━━━━━ Given text

Rewind a few months, and it was all meant to be very different. With Covid-19 rampant across the world, the European Union would take charge of sourcing vaccines from the major drugs companies. Its massive buying and regulatory power, coupled with its finely-tuned administrative machine, would make sure its 440 million people were protected from the virus before anyone else. It would be a magnificent demonstration of the whole point of the organisation. The trouble is, not only has the project already started to come off the rails, it is getting worse with every day that passes. Europe’s vaccine alliance is crumbling with potentially far-reaching consequences.
Europe’s vaccine alliance is crumbling with potentially far-reaching consequences.

━━━━━━━━━━
━━━━━ Source data

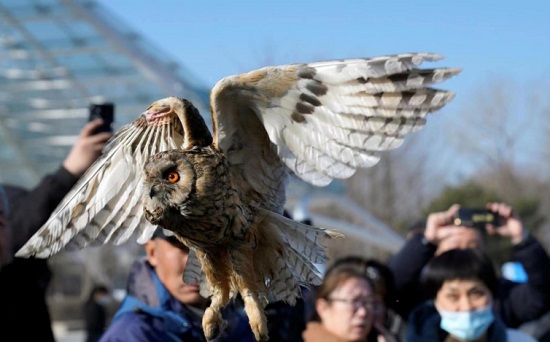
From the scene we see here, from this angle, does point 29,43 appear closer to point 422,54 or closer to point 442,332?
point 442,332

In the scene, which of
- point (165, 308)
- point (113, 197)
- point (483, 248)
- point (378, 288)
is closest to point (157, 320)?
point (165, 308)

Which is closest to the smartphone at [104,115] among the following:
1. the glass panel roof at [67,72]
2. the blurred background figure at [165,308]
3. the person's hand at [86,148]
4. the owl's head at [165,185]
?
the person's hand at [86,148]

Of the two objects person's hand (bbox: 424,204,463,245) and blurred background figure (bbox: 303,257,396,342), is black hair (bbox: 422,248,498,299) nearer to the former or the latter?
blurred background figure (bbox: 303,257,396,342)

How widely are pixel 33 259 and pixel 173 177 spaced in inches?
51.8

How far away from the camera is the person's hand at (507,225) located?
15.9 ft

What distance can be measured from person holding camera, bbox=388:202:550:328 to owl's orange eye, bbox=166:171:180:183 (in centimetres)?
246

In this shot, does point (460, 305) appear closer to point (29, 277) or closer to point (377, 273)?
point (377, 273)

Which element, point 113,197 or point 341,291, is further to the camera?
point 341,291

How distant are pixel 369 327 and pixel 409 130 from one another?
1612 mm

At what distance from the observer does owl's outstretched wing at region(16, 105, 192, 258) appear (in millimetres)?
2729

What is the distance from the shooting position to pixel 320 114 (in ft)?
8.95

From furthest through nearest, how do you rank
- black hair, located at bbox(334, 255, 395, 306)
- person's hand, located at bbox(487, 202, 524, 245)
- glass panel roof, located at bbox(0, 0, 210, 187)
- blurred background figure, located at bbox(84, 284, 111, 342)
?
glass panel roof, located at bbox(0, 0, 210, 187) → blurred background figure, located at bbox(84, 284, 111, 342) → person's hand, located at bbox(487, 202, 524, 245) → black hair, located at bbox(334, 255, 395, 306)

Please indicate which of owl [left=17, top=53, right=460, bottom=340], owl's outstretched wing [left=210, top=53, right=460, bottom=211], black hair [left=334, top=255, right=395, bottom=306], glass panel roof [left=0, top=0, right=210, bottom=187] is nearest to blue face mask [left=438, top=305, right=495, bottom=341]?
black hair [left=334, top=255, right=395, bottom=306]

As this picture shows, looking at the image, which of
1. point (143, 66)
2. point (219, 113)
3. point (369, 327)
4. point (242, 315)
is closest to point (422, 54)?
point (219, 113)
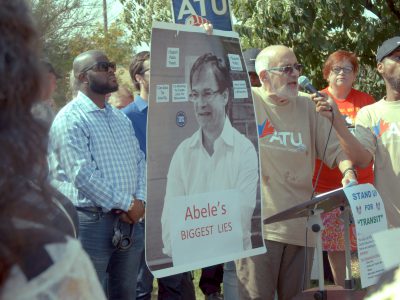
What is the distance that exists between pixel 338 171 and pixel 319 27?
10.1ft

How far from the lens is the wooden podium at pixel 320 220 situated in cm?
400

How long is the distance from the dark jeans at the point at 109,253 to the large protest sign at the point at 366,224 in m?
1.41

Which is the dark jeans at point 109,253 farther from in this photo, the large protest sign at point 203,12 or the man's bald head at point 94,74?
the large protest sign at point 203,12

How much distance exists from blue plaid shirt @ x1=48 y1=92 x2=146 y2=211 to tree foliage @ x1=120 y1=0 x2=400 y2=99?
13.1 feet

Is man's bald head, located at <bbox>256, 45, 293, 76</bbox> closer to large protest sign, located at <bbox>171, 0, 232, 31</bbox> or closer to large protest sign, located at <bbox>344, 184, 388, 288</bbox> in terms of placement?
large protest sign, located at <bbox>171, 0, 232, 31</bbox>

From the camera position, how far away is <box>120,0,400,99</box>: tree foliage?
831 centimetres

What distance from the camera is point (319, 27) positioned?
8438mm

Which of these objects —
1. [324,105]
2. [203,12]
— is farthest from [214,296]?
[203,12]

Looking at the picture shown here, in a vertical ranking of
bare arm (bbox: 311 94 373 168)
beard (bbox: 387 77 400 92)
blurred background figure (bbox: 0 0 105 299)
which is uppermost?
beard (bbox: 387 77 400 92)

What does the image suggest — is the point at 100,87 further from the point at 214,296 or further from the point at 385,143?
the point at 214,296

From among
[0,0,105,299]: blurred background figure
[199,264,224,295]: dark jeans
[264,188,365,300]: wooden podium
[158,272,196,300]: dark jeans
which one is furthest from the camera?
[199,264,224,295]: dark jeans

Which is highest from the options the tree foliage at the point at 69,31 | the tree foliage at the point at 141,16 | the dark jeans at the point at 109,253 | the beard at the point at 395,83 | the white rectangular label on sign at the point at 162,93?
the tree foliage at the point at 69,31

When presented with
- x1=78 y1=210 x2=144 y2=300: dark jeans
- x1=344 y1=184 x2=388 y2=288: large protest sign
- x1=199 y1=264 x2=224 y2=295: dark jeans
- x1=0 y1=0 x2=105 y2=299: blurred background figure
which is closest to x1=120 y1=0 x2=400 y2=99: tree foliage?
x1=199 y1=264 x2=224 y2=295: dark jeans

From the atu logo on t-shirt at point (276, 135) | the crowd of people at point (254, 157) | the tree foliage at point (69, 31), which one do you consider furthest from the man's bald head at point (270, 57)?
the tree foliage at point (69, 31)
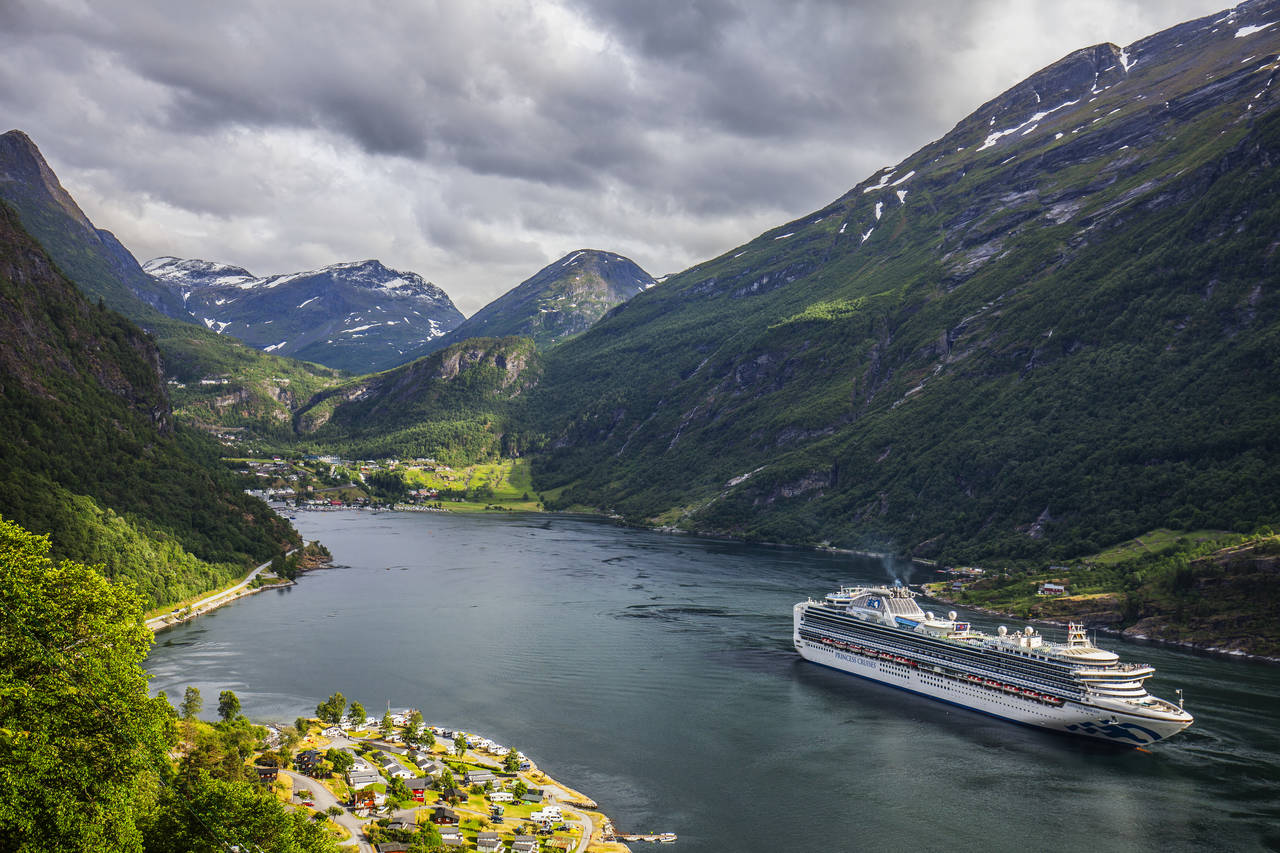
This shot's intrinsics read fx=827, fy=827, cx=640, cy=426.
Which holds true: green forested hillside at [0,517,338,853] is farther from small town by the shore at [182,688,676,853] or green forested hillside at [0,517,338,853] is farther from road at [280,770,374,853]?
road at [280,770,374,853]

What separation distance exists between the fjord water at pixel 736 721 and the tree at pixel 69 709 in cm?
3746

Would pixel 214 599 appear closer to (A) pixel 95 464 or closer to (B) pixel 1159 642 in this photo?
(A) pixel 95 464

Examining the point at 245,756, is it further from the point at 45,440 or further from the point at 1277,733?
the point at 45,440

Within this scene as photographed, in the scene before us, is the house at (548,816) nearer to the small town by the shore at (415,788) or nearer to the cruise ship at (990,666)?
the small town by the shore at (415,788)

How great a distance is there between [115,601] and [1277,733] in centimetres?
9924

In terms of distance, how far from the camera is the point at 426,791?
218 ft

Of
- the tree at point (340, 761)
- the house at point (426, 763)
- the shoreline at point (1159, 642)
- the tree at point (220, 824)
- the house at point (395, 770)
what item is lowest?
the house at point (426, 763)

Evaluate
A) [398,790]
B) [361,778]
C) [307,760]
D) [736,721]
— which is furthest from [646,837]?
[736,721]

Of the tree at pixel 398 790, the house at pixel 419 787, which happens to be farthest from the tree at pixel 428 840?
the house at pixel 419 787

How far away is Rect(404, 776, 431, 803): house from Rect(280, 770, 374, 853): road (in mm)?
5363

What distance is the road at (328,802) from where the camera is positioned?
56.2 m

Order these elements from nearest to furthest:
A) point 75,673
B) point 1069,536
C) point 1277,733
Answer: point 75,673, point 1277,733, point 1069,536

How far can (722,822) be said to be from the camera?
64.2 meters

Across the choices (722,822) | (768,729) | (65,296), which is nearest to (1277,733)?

━━━━━━━━━━
━━━━━ Source data

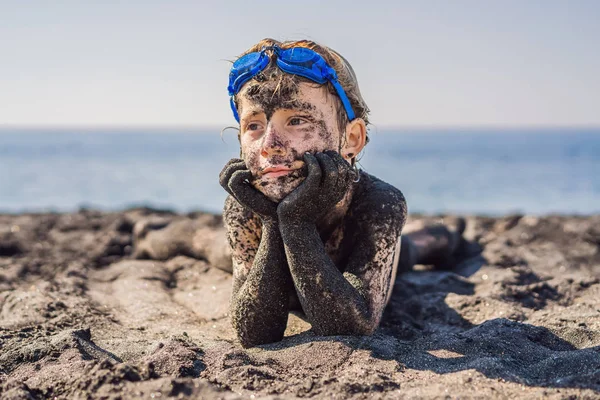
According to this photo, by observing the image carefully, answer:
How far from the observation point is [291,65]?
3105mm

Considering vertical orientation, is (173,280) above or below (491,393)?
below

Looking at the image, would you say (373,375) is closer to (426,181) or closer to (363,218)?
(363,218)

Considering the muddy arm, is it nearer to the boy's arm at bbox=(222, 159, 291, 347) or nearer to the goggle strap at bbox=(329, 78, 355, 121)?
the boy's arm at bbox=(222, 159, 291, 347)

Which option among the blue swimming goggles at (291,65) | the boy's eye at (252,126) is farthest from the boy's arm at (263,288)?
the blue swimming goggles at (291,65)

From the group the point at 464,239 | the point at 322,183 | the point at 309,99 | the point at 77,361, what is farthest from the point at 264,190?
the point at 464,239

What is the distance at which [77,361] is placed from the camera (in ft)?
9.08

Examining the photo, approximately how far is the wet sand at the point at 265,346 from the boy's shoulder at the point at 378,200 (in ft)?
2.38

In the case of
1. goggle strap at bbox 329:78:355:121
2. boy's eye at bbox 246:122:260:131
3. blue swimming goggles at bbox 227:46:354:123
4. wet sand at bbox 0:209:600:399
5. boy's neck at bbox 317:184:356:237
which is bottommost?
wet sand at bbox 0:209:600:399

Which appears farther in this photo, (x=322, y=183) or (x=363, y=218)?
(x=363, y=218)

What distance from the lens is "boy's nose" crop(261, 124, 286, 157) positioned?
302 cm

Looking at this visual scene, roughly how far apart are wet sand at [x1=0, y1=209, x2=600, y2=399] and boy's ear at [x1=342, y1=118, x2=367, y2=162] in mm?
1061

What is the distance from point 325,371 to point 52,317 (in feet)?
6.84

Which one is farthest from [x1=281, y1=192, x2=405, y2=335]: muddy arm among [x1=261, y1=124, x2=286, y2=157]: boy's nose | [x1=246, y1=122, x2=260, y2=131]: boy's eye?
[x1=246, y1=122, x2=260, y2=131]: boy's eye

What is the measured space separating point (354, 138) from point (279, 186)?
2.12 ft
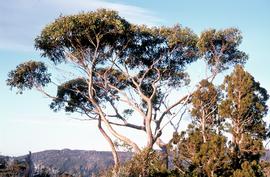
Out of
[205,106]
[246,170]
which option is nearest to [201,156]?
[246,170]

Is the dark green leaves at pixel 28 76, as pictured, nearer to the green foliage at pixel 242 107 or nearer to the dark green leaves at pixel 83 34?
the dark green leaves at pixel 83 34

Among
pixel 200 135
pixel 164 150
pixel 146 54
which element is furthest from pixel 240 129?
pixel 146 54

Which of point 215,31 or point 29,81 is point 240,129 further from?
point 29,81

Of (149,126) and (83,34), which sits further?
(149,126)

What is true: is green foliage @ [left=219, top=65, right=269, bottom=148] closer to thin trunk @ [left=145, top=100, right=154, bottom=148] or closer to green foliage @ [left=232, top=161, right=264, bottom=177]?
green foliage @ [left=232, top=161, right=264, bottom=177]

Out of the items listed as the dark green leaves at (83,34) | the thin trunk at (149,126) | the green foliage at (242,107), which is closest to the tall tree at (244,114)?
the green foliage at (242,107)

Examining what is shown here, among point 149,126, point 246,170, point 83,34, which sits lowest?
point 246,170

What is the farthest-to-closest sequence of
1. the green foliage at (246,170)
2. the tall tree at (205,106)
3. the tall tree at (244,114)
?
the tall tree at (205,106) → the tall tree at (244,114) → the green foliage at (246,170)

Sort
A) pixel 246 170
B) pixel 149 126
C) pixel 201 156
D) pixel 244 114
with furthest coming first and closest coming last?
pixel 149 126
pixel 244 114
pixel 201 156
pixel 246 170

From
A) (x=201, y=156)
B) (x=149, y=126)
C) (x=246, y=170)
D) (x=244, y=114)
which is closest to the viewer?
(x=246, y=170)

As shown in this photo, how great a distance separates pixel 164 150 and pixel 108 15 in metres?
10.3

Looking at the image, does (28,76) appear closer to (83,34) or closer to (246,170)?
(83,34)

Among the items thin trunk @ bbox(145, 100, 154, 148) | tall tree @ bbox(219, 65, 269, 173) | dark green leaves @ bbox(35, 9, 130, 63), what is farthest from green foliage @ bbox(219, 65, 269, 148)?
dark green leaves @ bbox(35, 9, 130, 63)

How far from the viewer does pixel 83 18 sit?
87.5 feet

━━━━━━━━━━

Your instructions: Output the entire passage about the European Union's vaccine plans, word for word. The data is unrelated to the passage about the European Union's vaccine plans.

Solution to this exercise:
Rewind a few months, and it was all meant to be very different. With Covid-19 rampant across the world, the European Union would take charge of sourcing vaccines from the major drugs companies. Its massive buying and regulatory power, coupled with its finely-tuned administrative machine, would make sure its 440 million people were protected from the virus before anyone else. It would be a magnificent demonstration of the whole point of the organisation. The trouble is, not only has the project already started to come off the rails, it is getting worse with every day that passes. Europe’s vaccine alliance is crumbling with potentially far-reaching consequences.
Europe’s vaccine alliance is crumbling with potentially far-reaching consequences.